You did not form an intention to relocate to Australia in the 20WW-XX income year.
In the 20YY income year, you entered into a Share Sale Agreement with an Australian based business for the sale of your shares in the country Y business. Under the agreement your shares will be sold in two lots.
The first lot of shares were sold in the 20YY income year and the second will be sold in the 20AA income year.
While your interests in the country Y business diminished somewhat, you still retained some equity in the country Y business and accordingly had ongoing obligations there. It was a condition under the sale to the Australian company that you continue to travel to and spend significant time in Country y during 20YY (i.e. at least XX days during 20YY).
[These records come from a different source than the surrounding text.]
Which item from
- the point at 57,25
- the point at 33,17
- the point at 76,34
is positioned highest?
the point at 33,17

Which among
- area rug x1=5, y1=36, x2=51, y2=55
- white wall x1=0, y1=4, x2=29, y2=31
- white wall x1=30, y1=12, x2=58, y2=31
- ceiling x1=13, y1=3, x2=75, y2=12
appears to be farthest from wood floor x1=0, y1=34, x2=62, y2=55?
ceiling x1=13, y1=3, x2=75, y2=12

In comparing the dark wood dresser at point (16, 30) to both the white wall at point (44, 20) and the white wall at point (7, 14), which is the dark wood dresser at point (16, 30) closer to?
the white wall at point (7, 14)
In particular, your activities in country Y remained the same during the year ending 30 June 20YY as they had in prior years. Specifically you:
● Spent a significant amount of time in country y to oversee your business and employment requirements;
● maintained the same accommodation, vehicle, staff, drivers, mobile phone and email address in Country Y;
● maintained your Country Y banking facilities;
● continued to receive an country Y salary and paid full Country Y tax on this income;
As in the year ended 30 June 20XX, you spent more than 183 days in Australia (you spent XXX days in Australia in that year). This was due to the following factors:
● You were required to spend more time in Australia to negotiate the sale with the Australian company, particularly in late 20XX. As the sale approached completion in late 20XX, you remained in Australia full time so that negotiations could be concluded without interruption; and personal reasons.
Despite the above, you continued to meet your obligations to the Country y business. Moreover, post the sale of the first lot of shares, you continued to act as director of the country Y business and was paid a director's salary for your work. That salary was taxed in Country y. Your directorship will continue until the end of 20ZZ.